All data were acquired with a 21 T FT-ICR mass spectrometer described in detail elsewhere [7]. In brief, this hybrid system consists of a linear rf ion trap (Velos Pro; ThermoFisher Scientific) coupled with a custom-built FT-ICR mass analyzer. The Velos Pro is equipped with a commercial Orbitrap Fusion API inlet/FETD reagent [31] source (Thermo FisherScientific). The instrument control software is modified to control the ETD electronics. Q00 of the Velos is shortened to accommodate the reagent ion source (RIS) inside the existing source housing. The stacked ring ion guide (SRIG) DC offset voltage is used to repel ions produced by electrospray during reagent anion production within the RIS. A DC voltage was appropriated as the second of two DC potentials used to create a differential offset between adjacent rods of Q0 within the Velos to provide low-pass mass filtering of ions produced by the RIS. Owing to the flat-pole geometry of Q0, the mass resolution of this device is fairly poor and represents only half of the circuit required to constitute a mass-resolving quadrupole.
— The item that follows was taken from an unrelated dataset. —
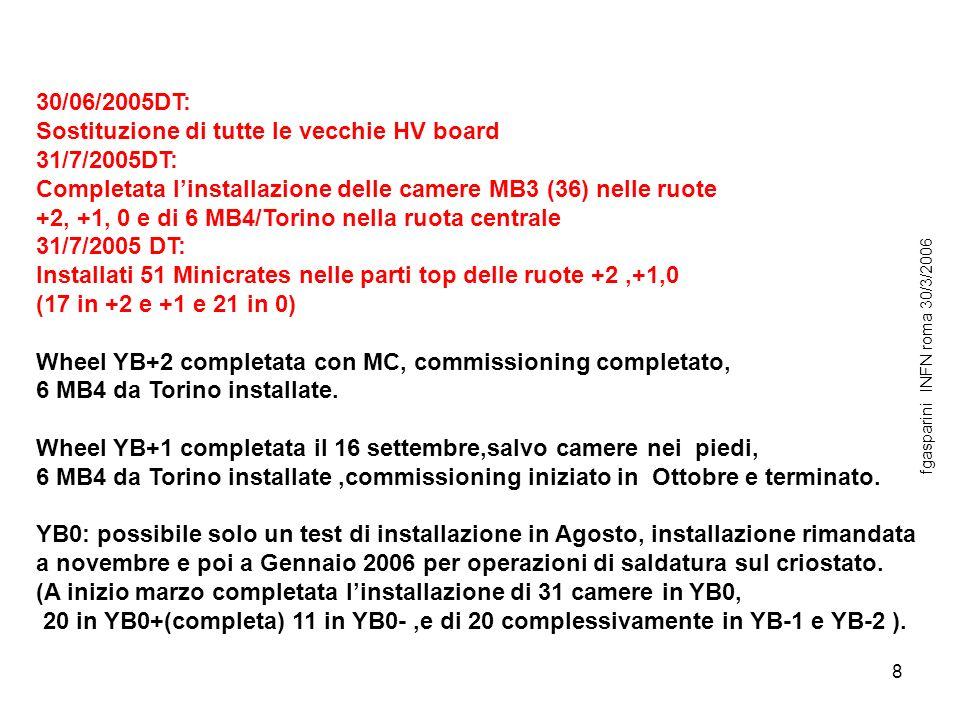 8 30/06/2005DT: Sostituzione di tutte le vecchie HV board 31/7/2005DT: Completata linstallazione delle camere MB3 (36) nelle ruote +2, +1, 0 e di 6 MB4/Torino nella ruota centrale 31/7/2005 DT: Installati 51 Minicrates nelle parti top delle ruote +2,+1,0 (17 in +2 e +1 e 21 in 0) Wheel YB+2 completata con MC, commissioning completato, 6 MB4 da Torino installate.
Nevertheless, it provided adequate filtering of the higher m/z ions (>216 m/z) generated from the RIS to produce 90%–95% pure fluoranthene anions at the cost of about 50% drop in transmission efficiency (from ~1.5 ms to ~3.0 ms increase in reagent ion injection period). Alternatively, a broadband waveform can be applied to the linear ion trap prior to reaction, to remove the most common contaminant, the fluoranthene-nitrogen adduct species (m/z 216). In this implementation, we are able to use one or both approaches simultaneously to ensure gas-phase reagent ion purity. ETD reaction periods were normalized to roughly the time required for two half-lives of precursor decay (e.g., 45 ms for melittin and 8 ms for carbonic anhydrase).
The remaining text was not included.